How often have you been to the talk, the workshop or the event and thought, ‘Yes, this is brilliant! I will do this and my life will change for the better.’ Two weeks (maybe two days) later, you haven’t done it or you’ve only done a little, your family and workmates have been unsupportive or mocking and it all falls by the wayside.
Then you need another workshop … and then it all falls apart again. That’s the ego refusing to embrace the discipline which would make it all change.
So … back to the commandment. When we understand about the ego, we’ll see that it says that reaching for the Divine lifts us out of the bondage of the ego [Egypt]. But to stay free, we have to watch what we worship. And we worship a lot of things that we don’t realise we are worshipping. These include our families, our homes, money, our politics, being right, power, sex, sports, our favourite TV programmes, our pets, criticising, blaming, celebrities, our hobbies, chocolate, our partner. I’m sure you can think of more.
That’s all fine and dandy.
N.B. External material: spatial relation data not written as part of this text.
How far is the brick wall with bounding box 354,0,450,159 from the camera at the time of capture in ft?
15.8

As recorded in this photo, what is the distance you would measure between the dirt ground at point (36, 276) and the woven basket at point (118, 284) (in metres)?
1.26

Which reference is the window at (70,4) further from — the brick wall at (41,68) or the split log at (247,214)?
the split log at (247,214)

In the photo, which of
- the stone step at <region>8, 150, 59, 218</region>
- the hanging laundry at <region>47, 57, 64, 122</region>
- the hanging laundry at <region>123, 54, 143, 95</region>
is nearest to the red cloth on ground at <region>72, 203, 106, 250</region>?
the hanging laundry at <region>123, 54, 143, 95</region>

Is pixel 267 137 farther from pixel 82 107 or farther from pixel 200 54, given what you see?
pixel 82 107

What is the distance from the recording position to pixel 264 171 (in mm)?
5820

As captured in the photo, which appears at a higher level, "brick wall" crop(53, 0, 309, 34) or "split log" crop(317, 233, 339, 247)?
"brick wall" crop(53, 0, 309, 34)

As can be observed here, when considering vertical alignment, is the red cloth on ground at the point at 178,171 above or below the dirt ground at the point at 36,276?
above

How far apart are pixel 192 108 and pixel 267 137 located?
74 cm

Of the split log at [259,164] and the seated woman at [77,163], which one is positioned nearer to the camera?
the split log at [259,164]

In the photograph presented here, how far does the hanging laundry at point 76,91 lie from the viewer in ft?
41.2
But it all falls down when we put those things before the development of our Soul. That’s what the commandment is saying ‘no other gods before Divinity.’ If we seek the Divine – Inspiration, Love – however you perceive Divinity, then our lives will be on course. We will be open to the new and the possible, instead of reverting to the same-old, same old.
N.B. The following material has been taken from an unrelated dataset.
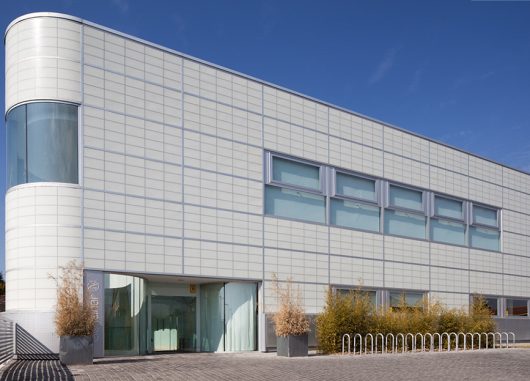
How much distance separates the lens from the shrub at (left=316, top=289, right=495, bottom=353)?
22219 millimetres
The ego requires repeat top-ups of all its old habits and pleasures; the Soul seeks enlightenment and true happiness.
The commandment is saying simply that we need to put our spiritual life first in order to grow and to be happy. It’s not about God needing our worship, it’s about understanding that God is in everything; creation is God and that the whole world turns on Love. If we don’t put Love first then, frankly, our lives will suck.
And this isn’t love for family or partner; this is Divine Love; the willingness to see the Great Truth in all things; that all is well; that love abounds. Being Love. And true love, of course, includes ourselves – and the ability to say ‘no’ to harmful things and people while simultaneously accepting them for being what they are. Blessing dissolves much more anger, pain and tragedy than blame.
It’s about keeping us safe from the backsliding of our ego which will keep us in the same-old same old mould. It’s simple, but nobody ever said it was easy.